Friday, 28 March 2014 22:33 GMT

* Any views expressed in this opinion piece are those of the author and not of Thomson Reuters Foundation.

Ensuring rural women get access to land isn't just about ownership. A wider approach is required to empower them.

Any views expressed in this article are those of the author and not of Thomson Reuters Foundation.

Land is all about power – social and economic power that women too often don’t have. In rural areas of the developing world, women struggle to get access to farmland, find themselves forced off of land they own or don’t get a fair share of earnings from crops that they worked hard to grow.

But ensuring rural women get access to land isn’t just about ownership. In many cases, governments and NGOs have tried to empower women by getting title deeds into their hands. This isn’t enough and can even worsen gender inequality, experts said at the World Bank’s Land and Poverty Conference this week.

Even when laws guarantee land rights to women, they don’t always get them in practice.  In  Mozambique, Uganda and Liberia, for example,widows sometimes are pushed off of their plots by their husband’s families and unmarried sisters lose their parcels to their brothers. Deed or no deed, it’s acceptable for men to use women’s land as they please.

“It’s not by providing titles or working only with women that these issues can be overcome. That’s why it takes a village to protect a woman’s land,” said Marianna Bicchieri, chief technical advisor on land and gender at the Food and Agricultural Organisation.

“It’s important to create a 360-degree safety net” that involves everyone in the community until there is a critical mass that changes how a village thinks about women’s land rights, Bicchieri said. It’s also very difficult to discuss gender issues in rural communities, even with women, because they don’t realise there is a problem and may be insulted by outsiders who say that there is one, she added.  

Working with the government and local organisations in Mozambique, the Food and Agricultural Organisation develops programmes that involve the whole community and educate both sexes about gender inequality. For example, they train villagers from around the country as legal assistants and teach them about laws related to land rights and gender inequality. When these paralegals return to their homes, they educate people about women’s rights and help local leaders make fairer decisions in disputes over women’s land claims. In one success story, a village decided to abolish traditional rules that allowed land to be taken from widows.

Required actions:
#1 Decide whether each statement (a), (b) and (c) below agrees with the article on rural women's land rights, and answer yes or no, quoting the text's deciding words. (a) Experts at the conference said that getting title deeds to women can make gender inequality worse. (b) Marianna Bicchieri works as chief technical advisor at the World Bank. (c) One village abolished traditional rules that allowed land to be taken from widows.
#2 Revise the passage of the article on rural women's land rights that begins at the words "Working with the" and stops after "taken from widows.", changing "paralegals" to "community legal assistants".

Information shown:
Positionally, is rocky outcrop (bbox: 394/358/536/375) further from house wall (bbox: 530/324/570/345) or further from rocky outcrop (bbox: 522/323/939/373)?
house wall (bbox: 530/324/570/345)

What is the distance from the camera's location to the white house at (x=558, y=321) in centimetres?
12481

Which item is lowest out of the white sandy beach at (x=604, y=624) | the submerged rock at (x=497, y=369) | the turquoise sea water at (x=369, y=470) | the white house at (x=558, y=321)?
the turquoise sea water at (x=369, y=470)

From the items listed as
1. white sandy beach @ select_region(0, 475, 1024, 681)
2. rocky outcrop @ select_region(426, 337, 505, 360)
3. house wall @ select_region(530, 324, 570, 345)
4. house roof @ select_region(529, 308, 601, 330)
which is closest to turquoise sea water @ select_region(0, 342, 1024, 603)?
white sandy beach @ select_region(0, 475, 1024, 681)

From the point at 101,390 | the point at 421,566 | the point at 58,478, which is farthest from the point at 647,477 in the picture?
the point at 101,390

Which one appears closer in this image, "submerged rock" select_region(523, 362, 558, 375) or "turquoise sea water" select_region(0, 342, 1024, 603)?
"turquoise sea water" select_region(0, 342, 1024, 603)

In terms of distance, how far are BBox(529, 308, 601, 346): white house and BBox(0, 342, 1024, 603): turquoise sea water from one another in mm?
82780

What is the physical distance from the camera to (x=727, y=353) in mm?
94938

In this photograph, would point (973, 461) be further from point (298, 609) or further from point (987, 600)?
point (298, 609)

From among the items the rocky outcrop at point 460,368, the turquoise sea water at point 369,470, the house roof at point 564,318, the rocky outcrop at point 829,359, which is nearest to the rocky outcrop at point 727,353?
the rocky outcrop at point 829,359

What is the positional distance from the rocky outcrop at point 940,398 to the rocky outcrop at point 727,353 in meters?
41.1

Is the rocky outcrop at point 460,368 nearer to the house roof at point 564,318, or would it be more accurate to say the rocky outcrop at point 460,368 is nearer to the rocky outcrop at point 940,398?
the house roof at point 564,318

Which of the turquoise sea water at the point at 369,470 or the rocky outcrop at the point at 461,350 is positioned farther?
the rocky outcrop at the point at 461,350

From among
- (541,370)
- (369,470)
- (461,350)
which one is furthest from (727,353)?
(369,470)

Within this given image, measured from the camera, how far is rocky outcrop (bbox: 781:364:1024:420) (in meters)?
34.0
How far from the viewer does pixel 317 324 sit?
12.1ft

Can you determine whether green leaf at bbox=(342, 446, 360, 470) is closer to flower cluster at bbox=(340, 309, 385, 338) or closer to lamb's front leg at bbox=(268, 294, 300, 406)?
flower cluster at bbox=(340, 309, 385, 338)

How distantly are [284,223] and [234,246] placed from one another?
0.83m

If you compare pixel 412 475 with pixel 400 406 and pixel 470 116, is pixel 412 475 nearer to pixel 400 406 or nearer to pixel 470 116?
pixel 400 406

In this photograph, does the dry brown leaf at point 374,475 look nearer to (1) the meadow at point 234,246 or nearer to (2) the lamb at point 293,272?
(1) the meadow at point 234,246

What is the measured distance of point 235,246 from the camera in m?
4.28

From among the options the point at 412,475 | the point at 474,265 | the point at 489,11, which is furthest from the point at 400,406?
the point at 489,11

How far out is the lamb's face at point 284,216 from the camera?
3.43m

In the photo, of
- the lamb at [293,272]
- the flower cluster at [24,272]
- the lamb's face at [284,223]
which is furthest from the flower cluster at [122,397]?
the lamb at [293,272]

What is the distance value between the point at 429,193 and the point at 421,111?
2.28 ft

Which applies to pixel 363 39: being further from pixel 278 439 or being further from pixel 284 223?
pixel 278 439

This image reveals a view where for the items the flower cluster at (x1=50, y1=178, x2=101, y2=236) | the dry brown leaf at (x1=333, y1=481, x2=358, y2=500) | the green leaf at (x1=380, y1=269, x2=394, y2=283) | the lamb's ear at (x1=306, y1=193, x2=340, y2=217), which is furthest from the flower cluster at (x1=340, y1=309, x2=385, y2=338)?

Task answers:
#1
(a) Yes: "This isn’t enough and can even worsen gender inequality"
(b) No: "chief technical advisor on land and gender at the Food and Agricultural Organisation"
(c) Yes: "a village decided to abolish traditional rules that allowed land to be taken from widows"

#2
Working with the government and local organisations in Mozambique, the Food and Agricultural Organisation develops programmes that involve the whole community and educate both sexes about gender inequality. For example, they train villagers from around the country as legal assistants and teach them about laws related to land rights and gender inequality. When these community legal assistants return to their homes, they educate people about women’s rights and help local leaders make fairer decisions in disputes over women’s land claims. In one success story, a village decided to abolish traditional rules that allowed land to be taken from widows.